| Provided passage |
start

QUEBEC COURT OF APPEAL DECISION IN BLUBERI CCAA PROCEEDINGS:
PLAN SPONSOR ENTITLED TO VOTE AS CREDITOR AND CREDITOR APPROVAL REQUIRED TO IMPLEMENT LITIGATION FUNDING AGREEMENT.
On February 4, 2019, the Quebec Court of Appeal (QCA) released its decision in the Companies’ Creditors Arrangement Act (CCAA) proceedings of 9354-9186 Québec Inc. and 9354-9178 Québec Inc. (formerly known as Bluberi Gaming Technologies Inc. and Bluberi Group Inc.) (Bluberi). In a unanimous decision, the QCA reversed the first instance decision rendered on March 16, 2018 (2018 QCCS 1040).
The QCA decision confirms a creditor’s right to file and sponsor a CCAA plan of arrangement and that being the plan sponsor does not preclude a creditor from voting on such plan. The QCA also held that litigation financing cannot be authorized to pursue a litigious claim of a debtor company, in the absence of a duly approved CCAA plan, where creditors’ rights are affected and where there are viable alternatives for creditor recovery. Furthermore, the agreements governing a litigation funding arrangement must be disclosed to creditors, subject to applicable privilege and confidentiality undertakings.

end

| Task 1 |
List every corporate name in the Bluberi appeal summary that ends in "Inc."
| Task 2 |
Pick up the Bluberi appeal summary after its final sentence and carry it on.
The rows that come next are separate material and have no connection to the Bluberi appeal summary.

| Rows on spatial positioning |
start

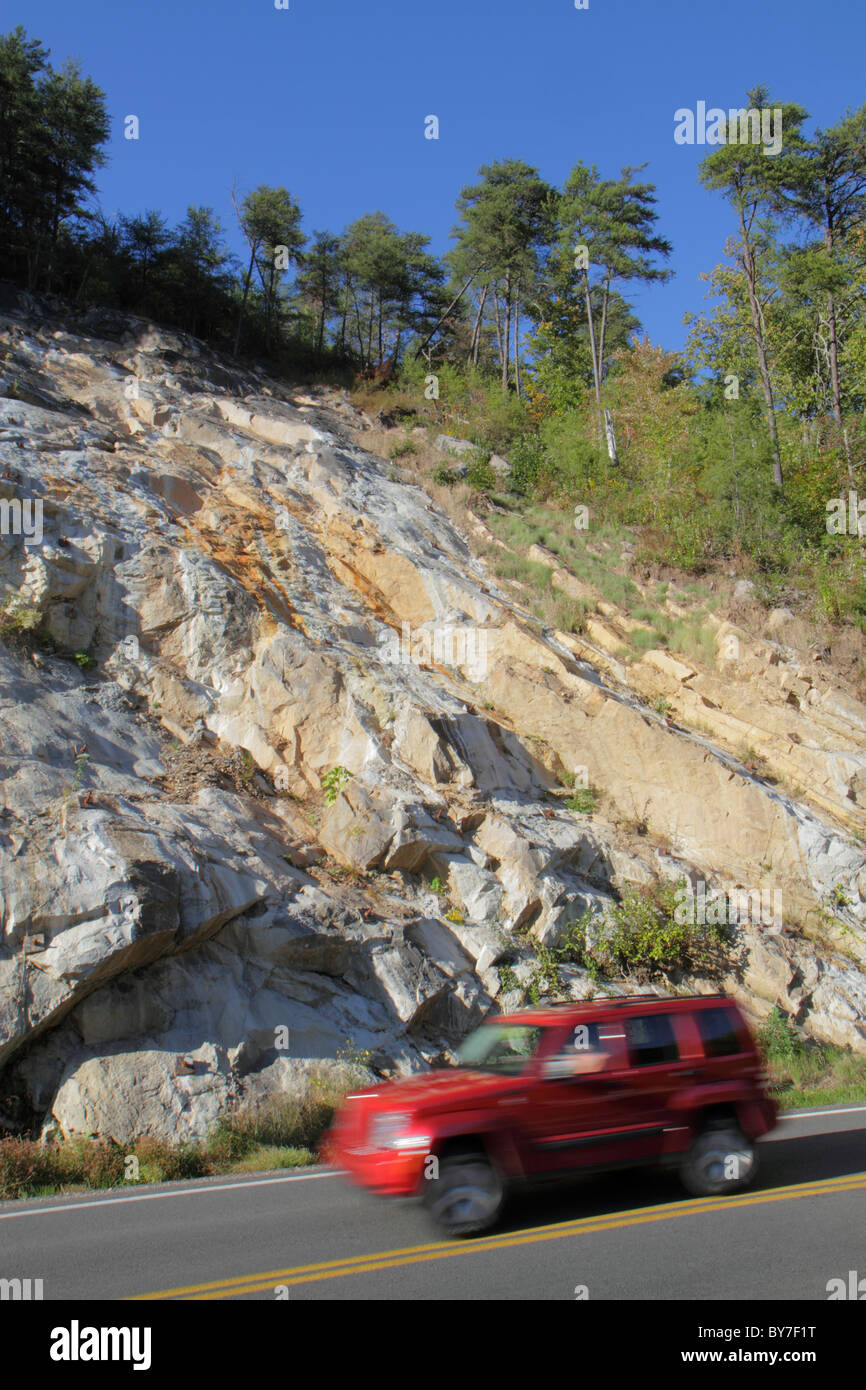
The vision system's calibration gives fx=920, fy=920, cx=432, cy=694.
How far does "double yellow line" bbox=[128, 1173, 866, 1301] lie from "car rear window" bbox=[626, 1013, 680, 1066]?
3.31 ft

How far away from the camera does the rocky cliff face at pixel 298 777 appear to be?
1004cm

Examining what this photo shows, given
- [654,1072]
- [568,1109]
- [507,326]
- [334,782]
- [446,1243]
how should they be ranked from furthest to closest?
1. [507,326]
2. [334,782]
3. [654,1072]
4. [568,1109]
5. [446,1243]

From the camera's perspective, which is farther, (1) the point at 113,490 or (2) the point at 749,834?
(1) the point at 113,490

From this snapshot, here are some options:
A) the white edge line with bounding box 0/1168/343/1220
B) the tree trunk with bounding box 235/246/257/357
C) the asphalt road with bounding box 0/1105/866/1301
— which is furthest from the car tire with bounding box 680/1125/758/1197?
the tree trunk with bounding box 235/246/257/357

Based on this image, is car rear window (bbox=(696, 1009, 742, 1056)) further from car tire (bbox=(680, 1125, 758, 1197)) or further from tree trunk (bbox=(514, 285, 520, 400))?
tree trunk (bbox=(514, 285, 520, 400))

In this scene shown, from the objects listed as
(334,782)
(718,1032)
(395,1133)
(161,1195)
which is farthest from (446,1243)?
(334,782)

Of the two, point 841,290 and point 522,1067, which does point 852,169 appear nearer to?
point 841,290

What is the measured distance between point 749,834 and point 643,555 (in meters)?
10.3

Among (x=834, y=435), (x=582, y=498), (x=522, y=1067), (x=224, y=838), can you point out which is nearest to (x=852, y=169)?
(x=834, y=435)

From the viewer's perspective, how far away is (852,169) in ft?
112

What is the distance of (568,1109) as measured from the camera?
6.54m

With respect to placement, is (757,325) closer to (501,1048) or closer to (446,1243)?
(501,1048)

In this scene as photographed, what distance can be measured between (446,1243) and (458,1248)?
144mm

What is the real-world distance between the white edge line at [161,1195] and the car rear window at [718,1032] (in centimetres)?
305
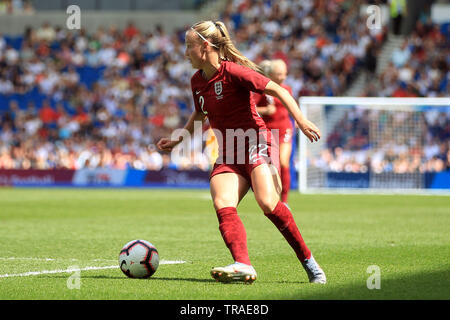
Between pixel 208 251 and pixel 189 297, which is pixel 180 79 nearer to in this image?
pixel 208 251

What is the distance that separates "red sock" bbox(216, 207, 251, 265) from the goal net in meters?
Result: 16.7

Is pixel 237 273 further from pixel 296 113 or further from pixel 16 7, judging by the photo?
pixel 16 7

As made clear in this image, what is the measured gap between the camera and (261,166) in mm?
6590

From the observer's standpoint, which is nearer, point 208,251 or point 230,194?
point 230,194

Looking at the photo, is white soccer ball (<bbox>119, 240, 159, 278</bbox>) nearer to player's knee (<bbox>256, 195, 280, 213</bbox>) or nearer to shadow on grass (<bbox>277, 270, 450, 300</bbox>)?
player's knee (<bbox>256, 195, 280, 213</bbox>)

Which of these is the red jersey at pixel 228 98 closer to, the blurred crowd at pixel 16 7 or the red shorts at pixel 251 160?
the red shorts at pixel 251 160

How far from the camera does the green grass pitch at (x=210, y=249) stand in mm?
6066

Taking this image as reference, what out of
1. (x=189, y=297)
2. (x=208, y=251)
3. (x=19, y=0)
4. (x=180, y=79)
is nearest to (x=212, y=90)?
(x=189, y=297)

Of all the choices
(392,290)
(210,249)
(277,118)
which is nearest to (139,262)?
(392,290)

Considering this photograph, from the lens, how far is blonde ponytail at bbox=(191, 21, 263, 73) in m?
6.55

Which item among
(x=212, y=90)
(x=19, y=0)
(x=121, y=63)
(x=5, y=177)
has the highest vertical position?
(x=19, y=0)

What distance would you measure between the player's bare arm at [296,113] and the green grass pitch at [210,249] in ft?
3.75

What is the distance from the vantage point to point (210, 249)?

end
start

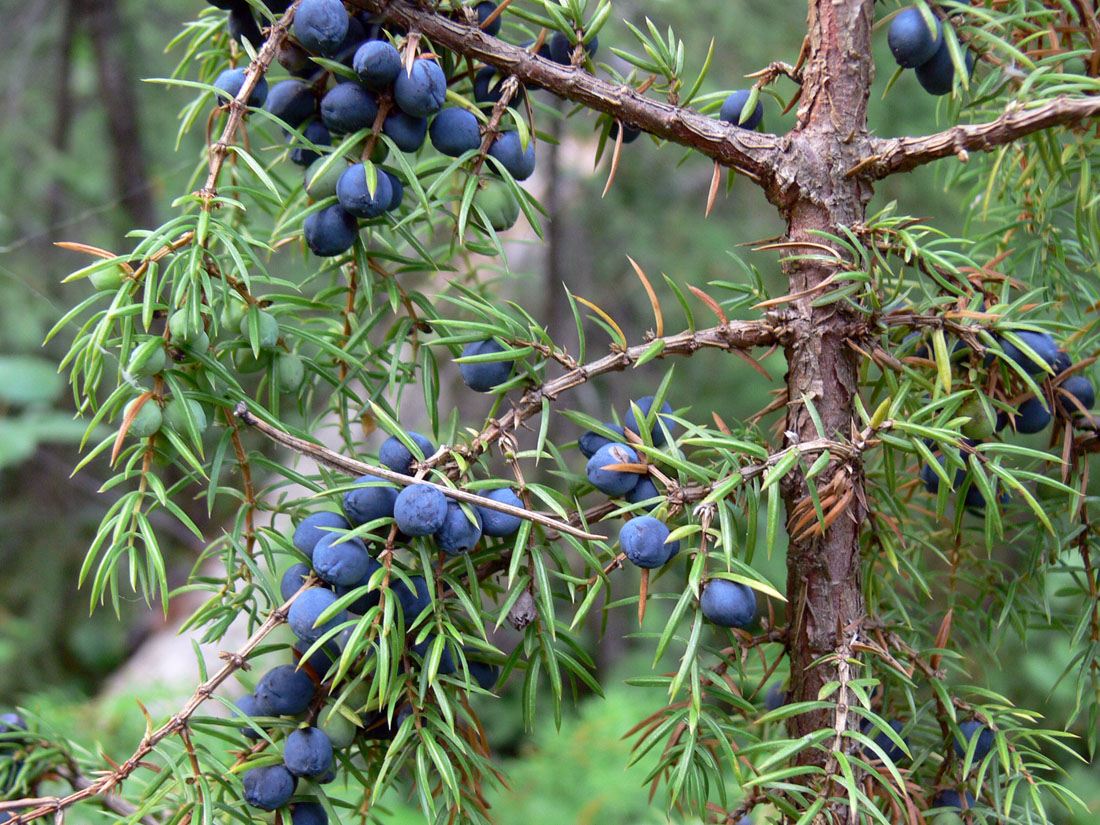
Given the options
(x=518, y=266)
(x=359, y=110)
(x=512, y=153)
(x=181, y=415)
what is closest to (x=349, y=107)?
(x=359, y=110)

end
start

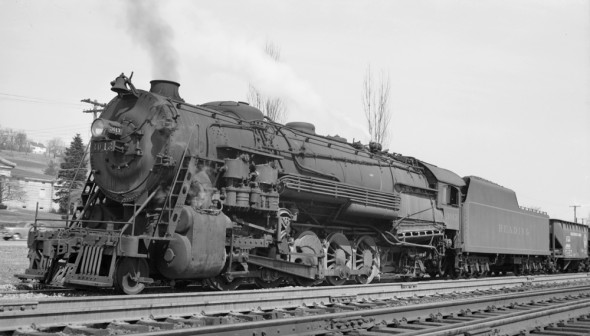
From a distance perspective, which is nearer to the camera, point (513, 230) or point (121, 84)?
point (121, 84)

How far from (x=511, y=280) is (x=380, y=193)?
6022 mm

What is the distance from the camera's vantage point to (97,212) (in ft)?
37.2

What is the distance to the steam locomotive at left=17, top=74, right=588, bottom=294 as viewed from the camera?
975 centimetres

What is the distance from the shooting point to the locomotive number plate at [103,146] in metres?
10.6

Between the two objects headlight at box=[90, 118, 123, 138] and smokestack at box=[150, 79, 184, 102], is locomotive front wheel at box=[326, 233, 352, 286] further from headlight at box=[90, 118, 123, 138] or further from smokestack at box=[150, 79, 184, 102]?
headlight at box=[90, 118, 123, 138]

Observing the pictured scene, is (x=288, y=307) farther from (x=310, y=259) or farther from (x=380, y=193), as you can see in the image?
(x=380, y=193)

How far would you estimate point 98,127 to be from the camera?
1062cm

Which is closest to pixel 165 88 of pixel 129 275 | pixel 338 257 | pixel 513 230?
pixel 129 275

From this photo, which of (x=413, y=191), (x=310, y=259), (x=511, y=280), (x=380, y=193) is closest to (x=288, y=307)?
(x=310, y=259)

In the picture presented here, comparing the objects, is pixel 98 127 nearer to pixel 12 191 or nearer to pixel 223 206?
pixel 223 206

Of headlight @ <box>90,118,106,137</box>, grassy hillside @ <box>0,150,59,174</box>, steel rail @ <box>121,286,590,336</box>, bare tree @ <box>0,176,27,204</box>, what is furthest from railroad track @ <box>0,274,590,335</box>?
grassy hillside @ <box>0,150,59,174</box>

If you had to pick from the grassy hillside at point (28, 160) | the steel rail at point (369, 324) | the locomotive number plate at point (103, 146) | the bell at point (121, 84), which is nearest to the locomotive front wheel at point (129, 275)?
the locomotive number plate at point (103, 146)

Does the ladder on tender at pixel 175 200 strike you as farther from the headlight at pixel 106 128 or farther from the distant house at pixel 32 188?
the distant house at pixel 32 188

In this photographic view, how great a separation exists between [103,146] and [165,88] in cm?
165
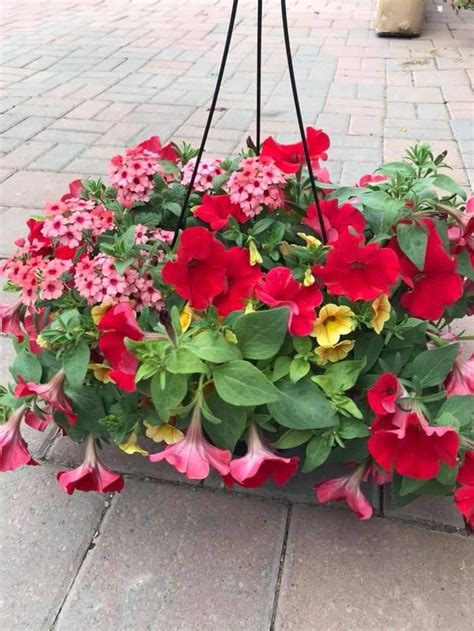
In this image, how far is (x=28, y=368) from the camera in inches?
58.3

end

| Final answer 1 |
9354-9186 Québec Inc.; 9354-9178 Québec Inc.; Bluberi Gaming Technologies Inc.; Bluberi Group Inc.

| Final answer 2 |
Bluberi operated a gaming business based in Drummondville, Quebec. In November 2015, Bluberi was granted protection under the CCAA and Ernst & Young Inc. was appointed as monitor. In June 2016, the Appellant Callidus Capital Corporation (Callidus), Bluberi’s principal secured creditor, purchased substantially all of Bluberi’s assets by way of a credit-bid, except Bluberi’s rights to sue Callidus for allegedly contributing to Bluberi’s insolvency (the Retained Claims). Pursuant to the transaction, Callidus also conserved a $3,000,000 secured claim against Bluberi (the Callidus Claim).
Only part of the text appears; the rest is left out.